Note: Because of the sensitive nature of the data in this project, the raw data is not provided
Project: This was a large scale data analysis for a public school district that houses several academic programs with competetive admssions programs. The district had some suspicion that there admissions criteria were not measuring important markers of success within the program.
Summary: Predictive analysis ML modeling were utilized in order to improve admissions accuracy by over 20%
Steps:
-
Data Cleaning: (MIB Admissions Analysis_clean_data_final_2.10.22.ipynb) This step of the process was met with many logistical challenges; the first being that the admissions data was colleted in separate spreadsheets spanning a 15 year period. Over this period, the admissions criteria changed and in other cases, when the criteria remained constant, the naming conventions changed. Once all of the spreadsheets were cleaned and standardized, there were to main conditions to contend with. Namely, for a portion of the span, the program interviewed candidates and for the other portion, they did not. Therefore, the data had to be separated into 4 conditions - 2 programs x 2 interview conditions. Once the data was in a standard format, it had to then be standardized over the time span. For example, test scores from different years and different tests were not necessarily comparable. Therefore, all data had to be normalized within admissions year before being aggregated.
-
Exploratory Data Analysis (EDA) (MIB Admissions Analysis_eda_magnet_4.5.22.ipynb) The first step in the EDA process was to look at the distribution of each variable and their relationships to each other.

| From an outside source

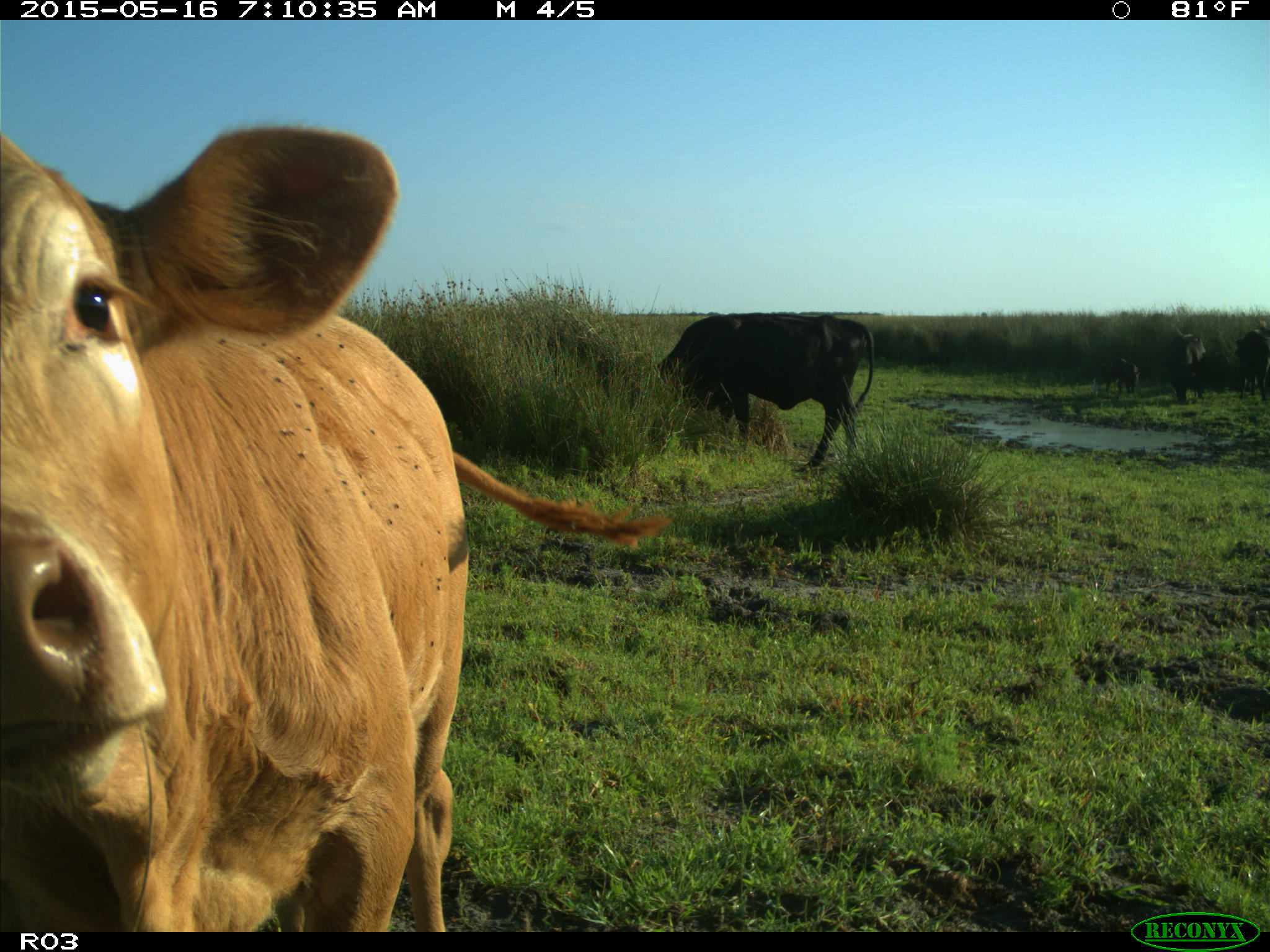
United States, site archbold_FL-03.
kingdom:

Since the ultimate goal was to conduct predictive analyses, it was important to handle outliers and correlated variables. Once this was handled, a Principal Components Analysis (PCA) was conducted in order to reduce dimensionality and help in data visualization. At this point, K-Means Clustering was utilized in order to explore the underlying structure of the data. Finally, the actual data was graphed in the context of these clusters which indicated a very weak relationship between the admissions criteria and ultimate student success within the programs.
-
KPI Development (MIB KPI Analysis v1_2.25.22.ipynb) This step marked a major step forward for the district, as it had not previously considered specifically what it meant to "be successful" in these programs. This file utilized a combiniation of admissions data and students performance data to create several KPIs. The major programmatic challenge here was taking several databases, over several iterations and years and combining them. For example, over the time span, the SATs changed their measurement several times. In addition, each database stored student names differently. The FuzzyWuzzy library was utilized here to match names. Once the raw data was collected, cleaned and standardized, several KPIs were created in order to label each student "success" or "not success" for regression and ML analysis
-
Model development (MIB Admissions Logistic Regression Analysis.ipynb & MIB Admissions Supervised ML Models.ipynb) Finally, in these two files, a logistic regression was conducted and an ML pipeline was developed in order to test 8 different machine learning models. Ultimately, a model was developed that improved addmissions accuracy by over 20%